Hubungan keduanya lahir dari perbedaan yang saling melengkapi. Lalu, bisakah kita melogikakan perasaan? Ada dua kemungkinan jawaban yang pasti, bisa 'Iya' bisa pula 'Tidak.' Logika memang bisa memahami dan memberi jalan keluar terbaik saat perasaan merasakan hal-hal yang tidak masuk akal (tidak logis).
Namun di sisi lain, tidak semua yang kita rasakan dapat dipikirkan jalan keluarnya oleh logika. Bahkan, jika dipikirkan dengan logika malah memperkeruh keadaan. Perasaan akan lebih mengedepankan simpati batin dan lebih memasrahkan suatu keadaan kepada Yang Maha Kuasa. Itulah mengapa terkadang kita tidak selalu bisa melogikakan perasaan.
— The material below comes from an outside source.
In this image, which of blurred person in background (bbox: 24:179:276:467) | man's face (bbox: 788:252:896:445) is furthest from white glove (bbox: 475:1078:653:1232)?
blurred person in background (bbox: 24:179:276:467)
Karena simpati batin tersebut, kita terkadang rela terluka demi kebahagiaan orang lain. Intinya bisa atau tidak, itu tergantung diri kita sendiri. Ya meskipun hal itu membuat diri kita atau orang lain terluka, kita harus siap menerima konsekuensi terhadap keputusan yang telah kita buat.Â
Pada akhirnya begitulah hubungan antara logika dan perasaan. Disuatu saat mereka bisa tentram, harmoni, dan saling melengkapi. Tetapi di sisi lain mereka bisa bertengkar, egois, dan simpati yang melahirkan luka.Â
Beruntunglah manusia dikaruniai keduanya, kita bisa belajar beradaptasi dan toleran terhadap apapun yang menimpa dalam hidup ini. Kita tahu, bahwa suka dan duka akan terus beriringan dalam hidup, maka kita dituntut untuk bisa mengolah dan mengelola cara kerja logika juga perasaan sebaik-baiknya.